Rewrite the records, from the line with "Of the green" through the end of the records, as a two-column CSV with the headers text and answer. Use one row per record, put each value in a single quoted field, and replace line breaks with spaces.

Excerpts of spatial question data
[BEGIN]

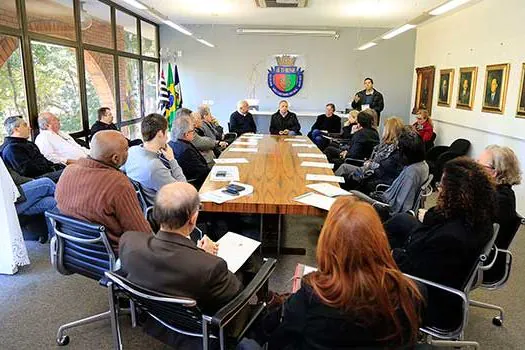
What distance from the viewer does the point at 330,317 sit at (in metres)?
1.15

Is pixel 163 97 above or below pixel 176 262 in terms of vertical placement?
above

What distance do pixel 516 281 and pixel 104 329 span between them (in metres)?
3.04

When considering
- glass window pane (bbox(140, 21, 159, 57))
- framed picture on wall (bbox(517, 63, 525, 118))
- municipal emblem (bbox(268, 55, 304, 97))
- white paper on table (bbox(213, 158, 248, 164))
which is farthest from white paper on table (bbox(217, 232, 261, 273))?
municipal emblem (bbox(268, 55, 304, 97))

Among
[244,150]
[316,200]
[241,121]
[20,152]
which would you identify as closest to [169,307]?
[316,200]

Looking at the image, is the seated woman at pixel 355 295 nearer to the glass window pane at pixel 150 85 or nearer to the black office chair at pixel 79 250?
the black office chair at pixel 79 250

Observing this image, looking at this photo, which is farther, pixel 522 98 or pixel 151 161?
pixel 522 98

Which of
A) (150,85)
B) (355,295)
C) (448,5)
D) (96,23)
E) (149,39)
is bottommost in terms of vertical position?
(355,295)

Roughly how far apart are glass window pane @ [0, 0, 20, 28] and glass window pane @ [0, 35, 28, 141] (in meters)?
0.14

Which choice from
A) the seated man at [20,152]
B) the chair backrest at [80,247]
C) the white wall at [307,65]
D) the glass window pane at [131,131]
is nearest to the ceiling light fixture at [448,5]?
the chair backrest at [80,247]

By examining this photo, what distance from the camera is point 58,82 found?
5.38m

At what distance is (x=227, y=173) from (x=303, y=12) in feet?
15.5

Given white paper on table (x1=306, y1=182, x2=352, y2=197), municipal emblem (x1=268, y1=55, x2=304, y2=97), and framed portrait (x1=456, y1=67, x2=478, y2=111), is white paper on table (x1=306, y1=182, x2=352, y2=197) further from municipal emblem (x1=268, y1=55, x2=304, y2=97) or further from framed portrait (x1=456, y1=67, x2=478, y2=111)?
municipal emblem (x1=268, y1=55, x2=304, y2=97)

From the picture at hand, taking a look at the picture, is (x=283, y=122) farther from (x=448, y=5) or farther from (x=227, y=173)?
(x=227, y=173)

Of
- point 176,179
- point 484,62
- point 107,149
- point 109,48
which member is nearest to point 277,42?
point 109,48
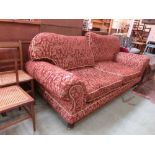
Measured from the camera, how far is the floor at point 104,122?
1387 mm

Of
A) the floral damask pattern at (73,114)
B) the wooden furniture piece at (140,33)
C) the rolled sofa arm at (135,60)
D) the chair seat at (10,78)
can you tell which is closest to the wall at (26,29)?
the chair seat at (10,78)

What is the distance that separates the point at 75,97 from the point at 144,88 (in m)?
2.07

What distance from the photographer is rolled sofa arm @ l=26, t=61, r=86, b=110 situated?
1.16 m

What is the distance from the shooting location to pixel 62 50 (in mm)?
1814

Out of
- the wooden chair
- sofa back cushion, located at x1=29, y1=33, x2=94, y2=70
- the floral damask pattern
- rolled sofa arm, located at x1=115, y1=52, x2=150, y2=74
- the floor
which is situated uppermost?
sofa back cushion, located at x1=29, y1=33, x2=94, y2=70

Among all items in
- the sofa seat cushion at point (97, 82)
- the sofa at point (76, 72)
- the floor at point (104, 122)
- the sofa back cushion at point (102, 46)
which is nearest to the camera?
the sofa at point (76, 72)

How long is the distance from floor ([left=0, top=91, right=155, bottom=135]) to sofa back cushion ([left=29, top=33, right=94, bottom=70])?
637 millimetres

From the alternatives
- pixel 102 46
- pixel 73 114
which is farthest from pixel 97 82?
pixel 102 46

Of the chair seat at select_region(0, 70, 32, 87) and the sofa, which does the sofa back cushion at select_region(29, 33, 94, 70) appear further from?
the chair seat at select_region(0, 70, 32, 87)

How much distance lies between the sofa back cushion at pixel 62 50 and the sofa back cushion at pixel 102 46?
16 centimetres

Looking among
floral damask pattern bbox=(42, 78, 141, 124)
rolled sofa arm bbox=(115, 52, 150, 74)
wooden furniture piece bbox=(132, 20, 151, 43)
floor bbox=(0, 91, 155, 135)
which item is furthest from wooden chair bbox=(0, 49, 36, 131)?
wooden furniture piece bbox=(132, 20, 151, 43)

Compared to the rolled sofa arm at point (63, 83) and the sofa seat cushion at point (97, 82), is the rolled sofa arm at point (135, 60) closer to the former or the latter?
the sofa seat cushion at point (97, 82)
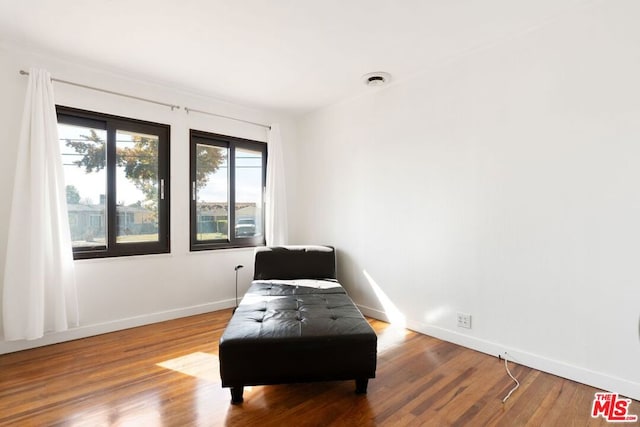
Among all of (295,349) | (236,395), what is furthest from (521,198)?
(236,395)

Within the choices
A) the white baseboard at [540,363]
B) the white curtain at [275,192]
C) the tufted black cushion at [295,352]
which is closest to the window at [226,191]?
the white curtain at [275,192]

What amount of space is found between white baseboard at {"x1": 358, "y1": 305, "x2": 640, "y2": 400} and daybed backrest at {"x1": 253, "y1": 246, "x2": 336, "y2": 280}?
97cm

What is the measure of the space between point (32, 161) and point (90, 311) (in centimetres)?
135

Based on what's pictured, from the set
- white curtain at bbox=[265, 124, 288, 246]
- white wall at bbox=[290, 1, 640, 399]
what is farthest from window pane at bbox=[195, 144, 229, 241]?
white wall at bbox=[290, 1, 640, 399]

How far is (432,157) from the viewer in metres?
2.84

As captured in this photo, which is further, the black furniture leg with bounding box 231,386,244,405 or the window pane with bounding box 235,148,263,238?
the window pane with bounding box 235,148,263,238

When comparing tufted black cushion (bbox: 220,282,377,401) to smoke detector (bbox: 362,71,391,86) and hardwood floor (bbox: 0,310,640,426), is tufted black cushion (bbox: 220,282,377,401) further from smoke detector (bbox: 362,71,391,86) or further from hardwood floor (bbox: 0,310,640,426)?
smoke detector (bbox: 362,71,391,86)

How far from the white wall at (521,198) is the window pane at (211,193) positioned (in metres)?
1.61

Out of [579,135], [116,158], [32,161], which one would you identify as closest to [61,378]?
[32,161]

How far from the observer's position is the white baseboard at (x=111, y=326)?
2535 mm

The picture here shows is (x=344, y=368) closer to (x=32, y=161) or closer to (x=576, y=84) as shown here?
(x=576, y=84)

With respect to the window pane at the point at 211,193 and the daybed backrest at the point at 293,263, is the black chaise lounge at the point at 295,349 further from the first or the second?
the window pane at the point at 211,193

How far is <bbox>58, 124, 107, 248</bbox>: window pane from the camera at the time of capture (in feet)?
9.30

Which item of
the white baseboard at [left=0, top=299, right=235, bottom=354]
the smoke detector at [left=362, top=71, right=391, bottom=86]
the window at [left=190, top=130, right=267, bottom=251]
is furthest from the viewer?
the window at [left=190, top=130, right=267, bottom=251]
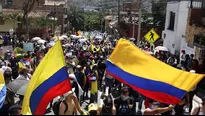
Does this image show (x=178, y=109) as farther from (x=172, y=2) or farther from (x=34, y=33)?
(x=34, y=33)

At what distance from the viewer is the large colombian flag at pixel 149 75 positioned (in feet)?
19.8

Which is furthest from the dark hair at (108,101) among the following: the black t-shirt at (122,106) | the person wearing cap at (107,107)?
the black t-shirt at (122,106)

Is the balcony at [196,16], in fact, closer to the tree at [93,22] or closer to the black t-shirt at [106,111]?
the black t-shirt at [106,111]

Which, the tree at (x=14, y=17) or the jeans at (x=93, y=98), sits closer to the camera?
the jeans at (x=93, y=98)

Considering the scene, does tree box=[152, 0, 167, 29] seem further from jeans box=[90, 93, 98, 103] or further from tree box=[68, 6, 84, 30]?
tree box=[68, 6, 84, 30]

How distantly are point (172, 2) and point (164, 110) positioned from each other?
26.4 meters

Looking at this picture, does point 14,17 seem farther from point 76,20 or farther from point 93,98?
point 76,20

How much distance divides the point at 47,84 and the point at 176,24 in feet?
81.9

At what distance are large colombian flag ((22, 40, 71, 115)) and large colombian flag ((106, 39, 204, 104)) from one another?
1098mm

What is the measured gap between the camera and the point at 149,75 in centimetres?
648

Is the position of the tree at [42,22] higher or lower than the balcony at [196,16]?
lower

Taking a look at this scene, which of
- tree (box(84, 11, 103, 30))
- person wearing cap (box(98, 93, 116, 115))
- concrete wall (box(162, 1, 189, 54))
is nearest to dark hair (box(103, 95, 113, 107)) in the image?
person wearing cap (box(98, 93, 116, 115))

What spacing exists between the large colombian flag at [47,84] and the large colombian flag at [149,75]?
110 centimetres

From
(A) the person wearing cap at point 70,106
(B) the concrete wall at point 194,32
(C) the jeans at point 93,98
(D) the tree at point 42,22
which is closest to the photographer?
(A) the person wearing cap at point 70,106
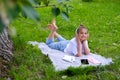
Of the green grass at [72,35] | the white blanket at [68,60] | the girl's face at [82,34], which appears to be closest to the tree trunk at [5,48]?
the green grass at [72,35]

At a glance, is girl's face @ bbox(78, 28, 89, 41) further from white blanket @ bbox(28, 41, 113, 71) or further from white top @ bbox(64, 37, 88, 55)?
white blanket @ bbox(28, 41, 113, 71)

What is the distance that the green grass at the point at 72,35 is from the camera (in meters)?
4.36

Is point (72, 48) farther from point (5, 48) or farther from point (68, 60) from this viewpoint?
point (5, 48)

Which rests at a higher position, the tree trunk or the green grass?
the tree trunk

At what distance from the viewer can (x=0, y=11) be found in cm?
54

[END]

__EXERCISE RESPONSE__.
text,answer
"Of the green grass at [72,35] | the white blanket at [68,60] | the girl's face at [82,34], which appears to be closest to the tree trunk at [5,48]?","the green grass at [72,35]"
"At a glance, is girl's face @ bbox(78, 28, 89, 41) further from white blanket @ bbox(28, 41, 113, 71) or further from white top @ bbox(64, 37, 88, 55)?","white blanket @ bbox(28, 41, 113, 71)"
"What is the distance that the green grass at the point at 72,35 is from the camera (in meters)?","4.36"
"Is point (72, 48) farther from point (5, 48) or farther from point (68, 60) from this viewpoint?","point (5, 48)"
"Which rests at a higher position, the tree trunk or the green grass?","the tree trunk"
"At what distance from the viewer can (x=0, y=11) be found in cm?","54"